Two researchers independently read the titles and abstracts to exclude the literature that did not meet the inclusion criteria. As a further safeguard, the full texts of the literature that might have met the inclusion criteria were read and evaluated. At the same time, the following information was extracted: author, publication date, research type, characteristics of research objects, sample number, loss of or withdrawal from interview, intervention measures and measurement indicators, and more. For multiple studies published in the same literature, the required data were acquired according to their research contents. In the case of repetitive reports, the study included only the latest or the most comprehensive ones.

Quality evaluation

The quality of the included research method was evaluated via Jadad’s scale, which is an internationally recognized clinical trial scoring standard, as it includes data about random method, allocation concealment, blind use, loss of follow-up, withdrawal and outcome.

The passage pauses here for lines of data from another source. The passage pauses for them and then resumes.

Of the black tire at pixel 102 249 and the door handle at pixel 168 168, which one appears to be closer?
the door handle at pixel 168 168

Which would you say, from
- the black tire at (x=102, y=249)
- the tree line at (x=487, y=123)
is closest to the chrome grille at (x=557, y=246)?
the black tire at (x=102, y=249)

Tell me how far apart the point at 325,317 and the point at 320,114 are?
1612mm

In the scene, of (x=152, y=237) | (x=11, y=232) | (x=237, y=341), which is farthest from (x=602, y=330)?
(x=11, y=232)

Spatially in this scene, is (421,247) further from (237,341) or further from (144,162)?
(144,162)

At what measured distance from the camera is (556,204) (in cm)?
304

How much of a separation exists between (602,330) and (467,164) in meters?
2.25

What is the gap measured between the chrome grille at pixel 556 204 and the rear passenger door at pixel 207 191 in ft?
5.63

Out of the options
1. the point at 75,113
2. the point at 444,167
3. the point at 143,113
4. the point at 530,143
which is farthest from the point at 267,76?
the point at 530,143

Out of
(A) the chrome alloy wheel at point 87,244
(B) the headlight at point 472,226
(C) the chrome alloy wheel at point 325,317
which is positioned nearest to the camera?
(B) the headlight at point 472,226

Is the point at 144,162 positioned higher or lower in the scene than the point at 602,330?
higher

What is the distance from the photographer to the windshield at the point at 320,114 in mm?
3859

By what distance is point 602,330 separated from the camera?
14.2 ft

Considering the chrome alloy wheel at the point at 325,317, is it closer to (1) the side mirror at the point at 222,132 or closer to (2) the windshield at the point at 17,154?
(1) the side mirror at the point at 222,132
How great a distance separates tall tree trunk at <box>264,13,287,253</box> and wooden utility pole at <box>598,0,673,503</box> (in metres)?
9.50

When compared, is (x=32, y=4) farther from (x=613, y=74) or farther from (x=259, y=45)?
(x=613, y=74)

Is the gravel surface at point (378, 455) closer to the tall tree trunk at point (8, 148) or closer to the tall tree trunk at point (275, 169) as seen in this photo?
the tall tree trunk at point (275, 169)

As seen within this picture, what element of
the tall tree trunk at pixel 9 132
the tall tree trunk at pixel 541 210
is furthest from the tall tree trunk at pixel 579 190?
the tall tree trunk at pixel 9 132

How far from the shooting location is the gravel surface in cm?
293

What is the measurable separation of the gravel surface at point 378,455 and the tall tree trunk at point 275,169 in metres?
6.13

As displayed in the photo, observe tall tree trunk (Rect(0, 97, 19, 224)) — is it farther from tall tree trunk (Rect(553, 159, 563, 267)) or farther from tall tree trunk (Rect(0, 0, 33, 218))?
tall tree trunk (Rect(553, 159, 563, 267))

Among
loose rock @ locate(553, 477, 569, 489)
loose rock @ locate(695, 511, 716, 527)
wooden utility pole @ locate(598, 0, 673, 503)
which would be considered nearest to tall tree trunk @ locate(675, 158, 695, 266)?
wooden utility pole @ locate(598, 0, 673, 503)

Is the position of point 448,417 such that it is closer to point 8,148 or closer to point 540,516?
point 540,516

The score range was 1–5 points, including 1–2 points for lower quality and 3–5 points for higher quality.

Meta-analysis

The RevMan5.4 software recommended by Cochrane Collaboration served for meta-analysis. Subgroups considered types of wounds and outcome variables. The relative risk (RR) consisted of the joint effect size for the counting data, while the weighted mean difference (WMD) was used for the measurement data. All effects were conveyed with their 95% confidence interval (CI). Results heterogeneity was assessed by the chi square test. When the homogeneity of each study was statistically significant (p > 0.1, I2 < 50%), the fixed effect model was used; otherwise, the random effect model was used. Subgroup results from single studies were noted down.

Results

Study selection and characteristics

In total, our preliminary screening selected 7573 papers. After screening titles, abstracts and full-texts (Figure 1) we kept 229 papers including 281 studies, which consisted of 207 randomized controlled trials (RCTs) and 74 clinical controlled trials (CCTs) with a total of 30 562 patients. The basic characteristics of the included studies and the results of the methodological quality evaluations are shown in Table 2 [10,11,15–241]. All the growth factors in these studies were applied topically. In all studies, the patients’ basic characteristics were comparable (p > 0.05) between intervention groups and control groups.

Figure 1.

Figure 1.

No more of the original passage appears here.